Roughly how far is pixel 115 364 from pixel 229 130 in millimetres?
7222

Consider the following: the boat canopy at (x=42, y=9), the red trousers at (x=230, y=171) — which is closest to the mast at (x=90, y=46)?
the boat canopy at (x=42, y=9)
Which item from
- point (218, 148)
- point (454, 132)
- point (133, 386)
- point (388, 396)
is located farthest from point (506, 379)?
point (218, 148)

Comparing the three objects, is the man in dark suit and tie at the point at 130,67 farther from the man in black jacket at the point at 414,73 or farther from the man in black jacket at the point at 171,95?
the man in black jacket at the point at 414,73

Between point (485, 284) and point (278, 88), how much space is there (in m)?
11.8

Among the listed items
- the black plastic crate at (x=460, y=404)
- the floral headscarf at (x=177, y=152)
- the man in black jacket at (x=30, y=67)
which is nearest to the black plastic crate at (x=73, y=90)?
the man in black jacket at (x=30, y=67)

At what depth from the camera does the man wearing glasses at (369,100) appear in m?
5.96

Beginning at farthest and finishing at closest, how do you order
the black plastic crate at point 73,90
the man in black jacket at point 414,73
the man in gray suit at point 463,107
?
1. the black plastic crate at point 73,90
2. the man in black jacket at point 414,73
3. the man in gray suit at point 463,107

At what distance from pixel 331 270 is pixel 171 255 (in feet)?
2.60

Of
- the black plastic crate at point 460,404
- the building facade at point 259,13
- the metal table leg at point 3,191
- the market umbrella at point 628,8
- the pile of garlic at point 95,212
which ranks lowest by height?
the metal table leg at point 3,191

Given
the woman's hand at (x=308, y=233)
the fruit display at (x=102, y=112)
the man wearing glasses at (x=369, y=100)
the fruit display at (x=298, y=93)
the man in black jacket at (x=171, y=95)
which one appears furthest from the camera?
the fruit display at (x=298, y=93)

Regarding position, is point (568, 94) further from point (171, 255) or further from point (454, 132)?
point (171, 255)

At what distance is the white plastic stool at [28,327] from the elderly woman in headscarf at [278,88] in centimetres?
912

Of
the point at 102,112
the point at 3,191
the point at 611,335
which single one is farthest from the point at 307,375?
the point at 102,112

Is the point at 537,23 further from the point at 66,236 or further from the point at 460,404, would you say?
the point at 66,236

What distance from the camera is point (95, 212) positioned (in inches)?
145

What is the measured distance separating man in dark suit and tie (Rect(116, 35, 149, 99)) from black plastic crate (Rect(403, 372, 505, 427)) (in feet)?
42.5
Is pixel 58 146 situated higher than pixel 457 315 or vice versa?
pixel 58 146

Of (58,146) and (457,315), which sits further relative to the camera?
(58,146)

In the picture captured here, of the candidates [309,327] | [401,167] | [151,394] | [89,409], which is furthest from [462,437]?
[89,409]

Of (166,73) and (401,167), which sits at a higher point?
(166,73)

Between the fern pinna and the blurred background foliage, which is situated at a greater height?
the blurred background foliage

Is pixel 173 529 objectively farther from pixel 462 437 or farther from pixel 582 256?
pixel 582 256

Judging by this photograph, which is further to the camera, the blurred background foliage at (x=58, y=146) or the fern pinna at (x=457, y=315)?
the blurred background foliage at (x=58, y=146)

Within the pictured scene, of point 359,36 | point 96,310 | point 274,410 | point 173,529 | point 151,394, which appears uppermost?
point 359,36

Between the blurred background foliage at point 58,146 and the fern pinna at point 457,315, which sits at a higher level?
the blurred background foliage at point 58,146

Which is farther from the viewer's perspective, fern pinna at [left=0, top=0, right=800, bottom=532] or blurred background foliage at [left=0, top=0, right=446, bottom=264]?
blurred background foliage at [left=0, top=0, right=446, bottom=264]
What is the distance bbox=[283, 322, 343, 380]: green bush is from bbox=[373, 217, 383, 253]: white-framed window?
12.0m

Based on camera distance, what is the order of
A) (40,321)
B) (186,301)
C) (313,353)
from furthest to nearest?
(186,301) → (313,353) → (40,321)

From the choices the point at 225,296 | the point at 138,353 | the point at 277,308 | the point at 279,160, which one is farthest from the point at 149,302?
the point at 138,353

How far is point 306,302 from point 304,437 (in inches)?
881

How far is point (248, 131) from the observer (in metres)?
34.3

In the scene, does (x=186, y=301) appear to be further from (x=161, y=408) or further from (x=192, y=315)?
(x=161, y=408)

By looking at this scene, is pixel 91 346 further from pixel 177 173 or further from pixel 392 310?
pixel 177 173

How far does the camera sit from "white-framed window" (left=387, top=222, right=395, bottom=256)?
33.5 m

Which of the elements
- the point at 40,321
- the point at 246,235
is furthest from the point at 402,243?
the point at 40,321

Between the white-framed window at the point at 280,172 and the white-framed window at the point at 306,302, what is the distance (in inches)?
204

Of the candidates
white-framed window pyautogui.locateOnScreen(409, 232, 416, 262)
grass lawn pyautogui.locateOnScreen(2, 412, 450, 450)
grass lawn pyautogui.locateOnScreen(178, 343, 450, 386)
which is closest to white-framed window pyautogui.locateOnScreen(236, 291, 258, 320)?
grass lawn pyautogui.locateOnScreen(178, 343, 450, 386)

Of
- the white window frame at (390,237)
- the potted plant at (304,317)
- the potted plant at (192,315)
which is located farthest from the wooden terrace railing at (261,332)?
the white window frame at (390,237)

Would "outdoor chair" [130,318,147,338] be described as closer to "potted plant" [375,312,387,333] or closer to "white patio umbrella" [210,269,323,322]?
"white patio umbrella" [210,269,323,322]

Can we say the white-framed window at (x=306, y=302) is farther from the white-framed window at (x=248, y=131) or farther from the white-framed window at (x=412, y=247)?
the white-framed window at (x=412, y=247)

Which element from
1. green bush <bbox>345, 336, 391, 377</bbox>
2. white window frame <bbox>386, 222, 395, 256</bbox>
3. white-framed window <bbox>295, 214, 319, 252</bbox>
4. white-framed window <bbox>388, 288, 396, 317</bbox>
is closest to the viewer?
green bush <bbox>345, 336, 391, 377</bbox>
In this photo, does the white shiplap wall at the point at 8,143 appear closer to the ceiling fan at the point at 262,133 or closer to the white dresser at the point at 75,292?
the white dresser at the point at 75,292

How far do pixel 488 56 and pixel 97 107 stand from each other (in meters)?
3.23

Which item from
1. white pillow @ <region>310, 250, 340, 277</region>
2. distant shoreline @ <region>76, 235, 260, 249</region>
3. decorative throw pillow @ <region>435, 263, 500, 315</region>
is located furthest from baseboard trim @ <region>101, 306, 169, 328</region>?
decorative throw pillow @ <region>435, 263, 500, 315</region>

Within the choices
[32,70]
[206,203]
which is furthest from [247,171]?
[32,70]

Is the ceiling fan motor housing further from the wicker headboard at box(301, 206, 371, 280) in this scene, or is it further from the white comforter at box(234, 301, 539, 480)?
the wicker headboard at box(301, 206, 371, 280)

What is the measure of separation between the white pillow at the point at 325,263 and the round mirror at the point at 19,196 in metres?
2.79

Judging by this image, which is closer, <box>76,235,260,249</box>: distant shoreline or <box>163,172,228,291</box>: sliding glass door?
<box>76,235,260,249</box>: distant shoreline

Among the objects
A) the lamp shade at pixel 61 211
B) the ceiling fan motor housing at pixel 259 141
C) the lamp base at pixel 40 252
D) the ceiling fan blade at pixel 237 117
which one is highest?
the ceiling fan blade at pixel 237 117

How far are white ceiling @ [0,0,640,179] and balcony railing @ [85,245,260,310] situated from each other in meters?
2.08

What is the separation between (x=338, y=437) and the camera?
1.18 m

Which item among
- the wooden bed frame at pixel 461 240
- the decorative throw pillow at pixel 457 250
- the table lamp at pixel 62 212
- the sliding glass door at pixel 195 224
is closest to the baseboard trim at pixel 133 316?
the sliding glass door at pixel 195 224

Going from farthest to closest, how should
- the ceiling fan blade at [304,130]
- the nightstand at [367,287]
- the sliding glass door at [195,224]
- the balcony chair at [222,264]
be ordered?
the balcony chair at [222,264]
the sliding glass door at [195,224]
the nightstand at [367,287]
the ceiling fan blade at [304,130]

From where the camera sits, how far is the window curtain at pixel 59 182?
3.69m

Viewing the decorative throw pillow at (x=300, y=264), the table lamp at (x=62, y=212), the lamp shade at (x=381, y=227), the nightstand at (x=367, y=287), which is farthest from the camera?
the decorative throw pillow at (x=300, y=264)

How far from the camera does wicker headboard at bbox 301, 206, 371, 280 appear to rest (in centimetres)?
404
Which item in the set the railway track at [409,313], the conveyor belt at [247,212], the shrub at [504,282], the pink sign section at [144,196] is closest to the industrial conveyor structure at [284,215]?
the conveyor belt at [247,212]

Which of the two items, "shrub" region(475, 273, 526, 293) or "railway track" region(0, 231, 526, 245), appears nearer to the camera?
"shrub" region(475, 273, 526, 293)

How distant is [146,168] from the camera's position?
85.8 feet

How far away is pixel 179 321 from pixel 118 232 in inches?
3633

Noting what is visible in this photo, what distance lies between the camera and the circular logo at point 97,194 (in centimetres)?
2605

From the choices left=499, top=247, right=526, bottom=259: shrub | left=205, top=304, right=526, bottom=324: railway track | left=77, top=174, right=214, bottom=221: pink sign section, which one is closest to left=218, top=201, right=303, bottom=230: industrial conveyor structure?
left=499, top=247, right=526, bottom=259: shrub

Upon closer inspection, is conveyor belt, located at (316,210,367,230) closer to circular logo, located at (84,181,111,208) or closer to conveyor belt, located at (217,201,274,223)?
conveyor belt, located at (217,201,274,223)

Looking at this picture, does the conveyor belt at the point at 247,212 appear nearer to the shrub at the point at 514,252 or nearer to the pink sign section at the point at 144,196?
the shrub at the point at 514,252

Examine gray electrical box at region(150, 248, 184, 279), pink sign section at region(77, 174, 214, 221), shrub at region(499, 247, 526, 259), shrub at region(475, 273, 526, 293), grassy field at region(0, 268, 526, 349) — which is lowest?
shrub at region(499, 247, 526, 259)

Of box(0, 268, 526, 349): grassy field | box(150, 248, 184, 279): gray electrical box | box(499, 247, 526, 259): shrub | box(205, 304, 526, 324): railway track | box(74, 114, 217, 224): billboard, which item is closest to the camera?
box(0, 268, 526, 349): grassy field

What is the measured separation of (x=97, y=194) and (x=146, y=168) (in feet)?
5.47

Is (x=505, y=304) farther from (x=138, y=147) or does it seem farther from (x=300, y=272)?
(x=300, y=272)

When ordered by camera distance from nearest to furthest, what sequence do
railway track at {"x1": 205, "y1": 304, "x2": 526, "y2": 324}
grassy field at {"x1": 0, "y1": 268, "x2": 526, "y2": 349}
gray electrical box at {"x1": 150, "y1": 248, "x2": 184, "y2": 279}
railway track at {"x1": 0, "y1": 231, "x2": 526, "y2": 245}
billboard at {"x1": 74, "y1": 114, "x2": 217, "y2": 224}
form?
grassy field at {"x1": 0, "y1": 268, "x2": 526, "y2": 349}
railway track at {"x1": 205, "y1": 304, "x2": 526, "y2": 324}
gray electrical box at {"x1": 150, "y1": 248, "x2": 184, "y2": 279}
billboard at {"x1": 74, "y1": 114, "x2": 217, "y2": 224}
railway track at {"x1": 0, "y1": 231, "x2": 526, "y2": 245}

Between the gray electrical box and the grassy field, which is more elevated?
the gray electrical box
───
» What you need to do
Repeat exactly, and only, the lines of the records above, starting with the line that contains "Is (x=505, y=304)" and ending with the final line, both included.

» Exercise solution
Is (x=505, y=304) farther from (x=138, y=147) or does it seem farther from (x=300, y=272)?
(x=300, y=272)

When ordered by camera distance from nearest to furthest, what sequence do
railway track at {"x1": 205, "y1": 304, "x2": 526, "y2": 324}
grassy field at {"x1": 0, "y1": 268, "x2": 526, "y2": 349}
gray electrical box at {"x1": 150, "y1": 248, "x2": 184, "y2": 279}
railway track at {"x1": 0, "y1": 231, "x2": 526, "y2": 245}
billboard at {"x1": 74, "y1": 114, "x2": 217, "y2": 224}
form?
grassy field at {"x1": 0, "y1": 268, "x2": 526, "y2": 349}
railway track at {"x1": 205, "y1": 304, "x2": 526, "y2": 324}
gray electrical box at {"x1": 150, "y1": 248, "x2": 184, "y2": 279}
billboard at {"x1": 74, "y1": 114, "x2": 217, "y2": 224}
railway track at {"x1": 0, "y1": 231, "x2": 526, "y2": 245}

Between the gray electrical box and the grassy field, which is more elevated?
the gray electrical box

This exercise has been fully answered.